**Required work**
Beginning with the line below that contains "Best Glaze conservatory repairs" and ending with the line that contains "Used 2019 Kia", retype every line exactly. Pictures are not copied.

**Available records**
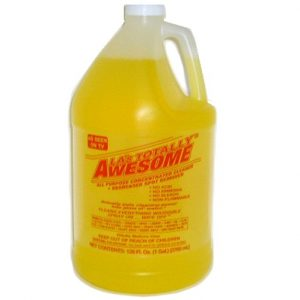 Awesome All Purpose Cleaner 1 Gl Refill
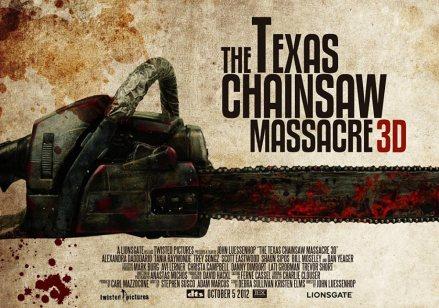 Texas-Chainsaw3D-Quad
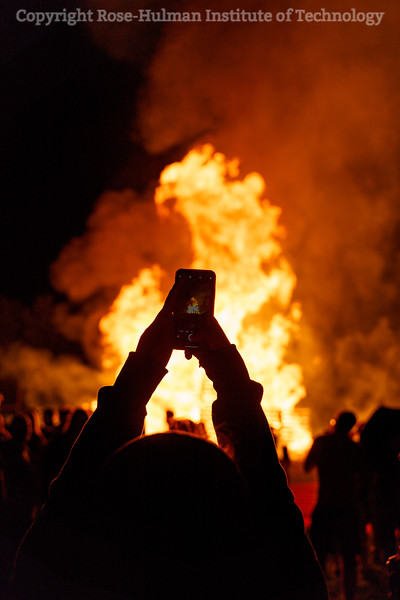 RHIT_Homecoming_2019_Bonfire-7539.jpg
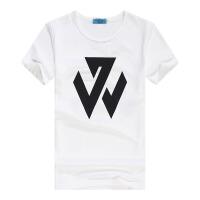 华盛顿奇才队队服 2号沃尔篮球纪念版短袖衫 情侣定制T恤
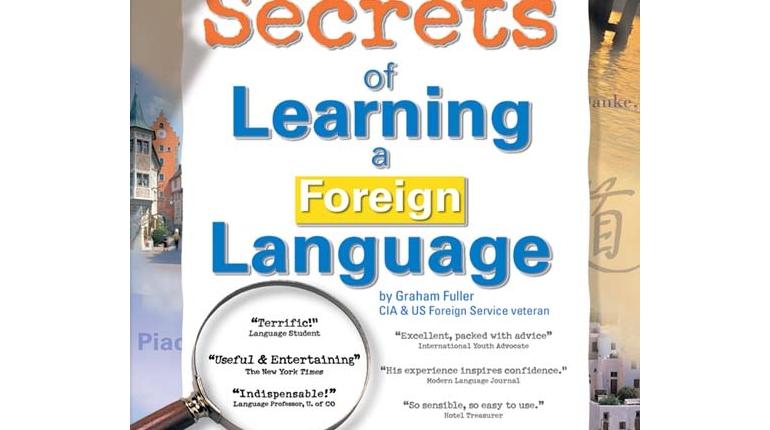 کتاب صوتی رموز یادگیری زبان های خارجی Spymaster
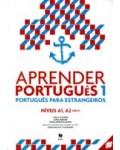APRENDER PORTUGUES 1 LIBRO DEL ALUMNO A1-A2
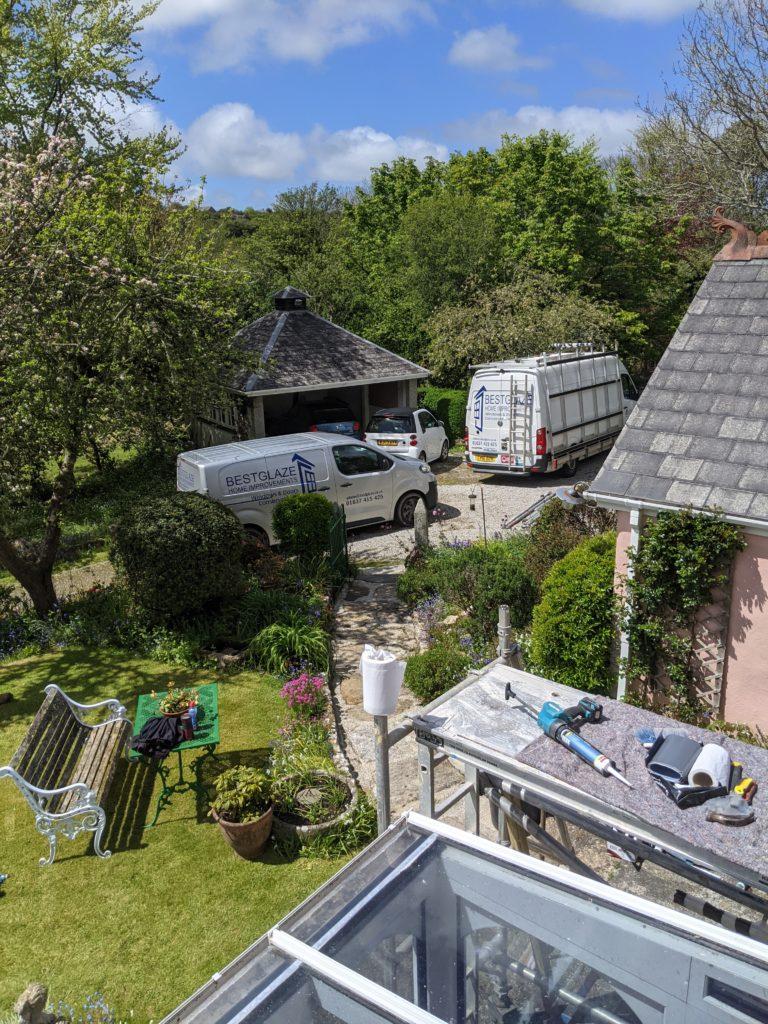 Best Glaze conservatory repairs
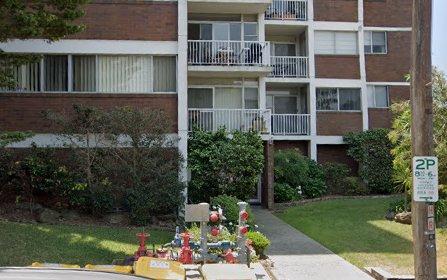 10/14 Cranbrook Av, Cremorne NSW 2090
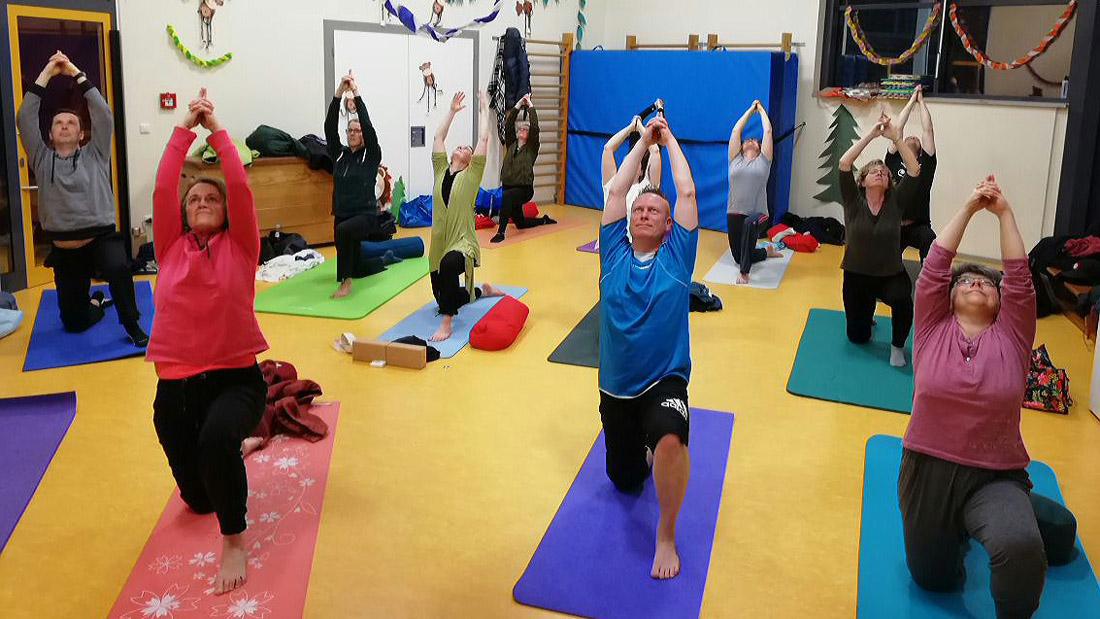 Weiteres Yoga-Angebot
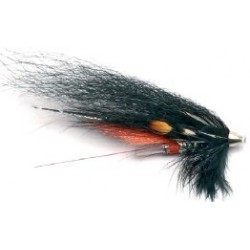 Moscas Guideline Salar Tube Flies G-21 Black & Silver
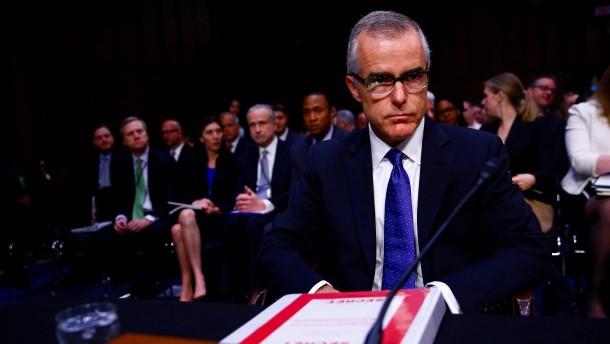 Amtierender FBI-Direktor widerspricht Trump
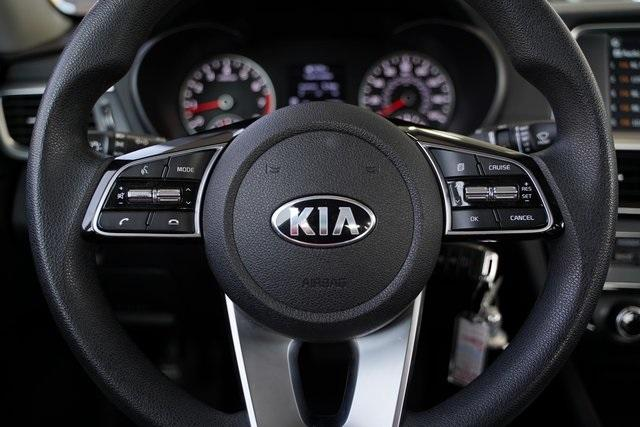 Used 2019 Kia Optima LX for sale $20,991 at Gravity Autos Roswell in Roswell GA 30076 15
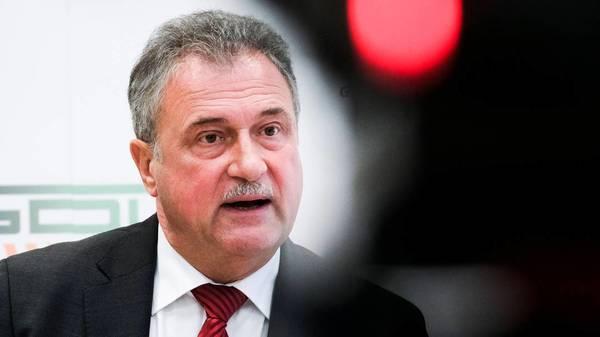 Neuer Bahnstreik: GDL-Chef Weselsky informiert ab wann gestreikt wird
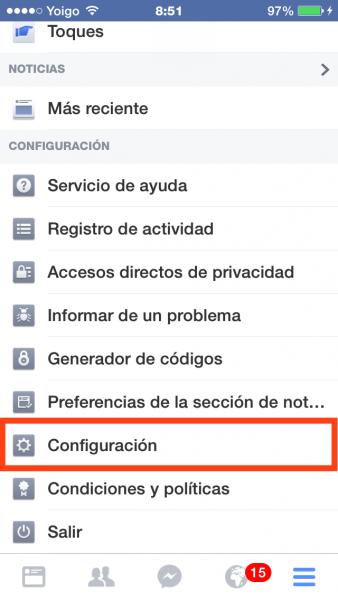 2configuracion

**Result of the exercise**
 Best Glaze conservatory repairs
 10/14 Cranbrook Av, Cremorne NSW 2090
 Weiteres Yoga-Angebot
 Moscas Guideline Salar Tube Flies G-21 Black & Silver
 Amtierender FBI-Direktor widerspricht Trump
 Used 2019 Kia Optima LX for sale $20,991 at Gravity Autos Roswell in Roswell GA 30076 15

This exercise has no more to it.